This quick tip will help you pace your edits.
All movies are or should be a series of arcs. You start it at one level, build to a climax, and then you have to come down and start it over again. If you stay at one level, it won’t sustain.
The best way to create these arcs is by giving the audience time to laugh, think and feel after impactful moments. Essentially, you’re manufacturing pauses to amplify the proceeding action or dialogue, thus organically, giving it more dramatic power.
Let’s dive deeper into some situations where you’d want to give the audience that time….
First, after a dramatic moment. It gives the audience a chance to gauge the character’s reaction and possibly empathize with that character’s feelings, further investing your viewers in the story.
In this scene from Jack Reacher, Jack and Helen are going to discuss their plan for gathering evidence on a case that they’re investigating. After Jack gets tired, he’ll send Helen on her way, but not before an ambiguous moment where there may or may not be romantic intent. Here’s how that could play out…
It’s not bad – Helen’s reactions as she seemingly misinterprets Jack standing over her, convey her confusion. Then she exits the room and we switch to the wide shot of the car as we go to the next scene.
But there’s an even better option. In the theatrical version of the film, the editor added an extra shot outside the hotel room, to give us more time to mull over exactly what that somewhat flirtatious gesture might mean to Helen.
The range of emotions Helen is feeling, the amusement, embarrassment, attraction, is much more robust with the added shot. This solitary moment with her strengthens the bond that the audience has with the character.
Next, you’ll want to give your audience time after a comedic moment. In this scene from Van Wilder, Van’s antagonist Richard will experience some pretty severe gastrointestinal distress in a rather public setting. In the next scene, Van is gonna be sitting in a class, listening to his professor. The images below show how this broad comedic moment could play out.

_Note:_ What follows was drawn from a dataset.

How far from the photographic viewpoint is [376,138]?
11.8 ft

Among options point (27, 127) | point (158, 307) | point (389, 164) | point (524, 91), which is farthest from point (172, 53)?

It’s an outrageous joke that’s sure to cause laughter and a big reaction in a theatrical setting. As a matter of fact, the laughter and commotion might be so loud that any lines occurring directly after the joke – in this case, the professor’s lines in Van’s classroom will go unheard.
So, let’s do what the editor did for the theatrical version of the film and add several shots between the end of the scene with Richard and the start of the professor’s dialogue.
Now we’ve got an extended series of shots, including an entirely new short scene with Gwen writing to Van’s father. And we’ve added some shots in the classroom before the professor starts talking. Since these shots are visual only (in that they include no dialogue), we have time to get acclimated to what’s happening before we’re bombarded with new sonic information that we might miss.
As an editor, most of the time you’re sitting alone in an empty room, so don’t lose sight of the fact that there’s going to be many occasions where you’ll want to take your audience’s reaction into account when you cut a scene.
Finally, you’ll want to give your audience time after a frenetic action sequence, where high stakes or high conflict encounters are resolved. In this scene from Once Upon a Time in the West, we’re going to see a very high action shootout between Harmonica and three bandits. It’s gonna release the tension that’s been building over the first 13 minutes of the film. Let’s see how that could play out:
Now there’s nothing wrong with this version of the scene in a narrative sense – the last bandit collapses, and we cut to a closeup of a possibly wounded Harmonica. But in the theatrical version, the editor cut in a shot of a windmill slowly turning before we see Harmonica’s eyes opening. The tranquil windmill shot here gives the audience time to catch its breath and absorb what’s happened.
It’s very common to see shots of nature or similar still life shots used for this purpose. The windmill shot has the bonus of prolonging the suspense as to whether Harmonica has survived the gun battle at all. Don’t feel bound to whether or not a shot provides new story information. Sometimes a shot can just serve the vital purpose of letting the audience digest what has happened.
When you’re editing, there can be a temptation to deliver information as quickly as possible so that your audience won’t get bored. But remember there are moments that might require the audience to think about something, laugh out loud or otherwise process what’s going on. Be sure to allow ample time for the audience to regain composure after these moments, before presenting any additional important information or dialogue.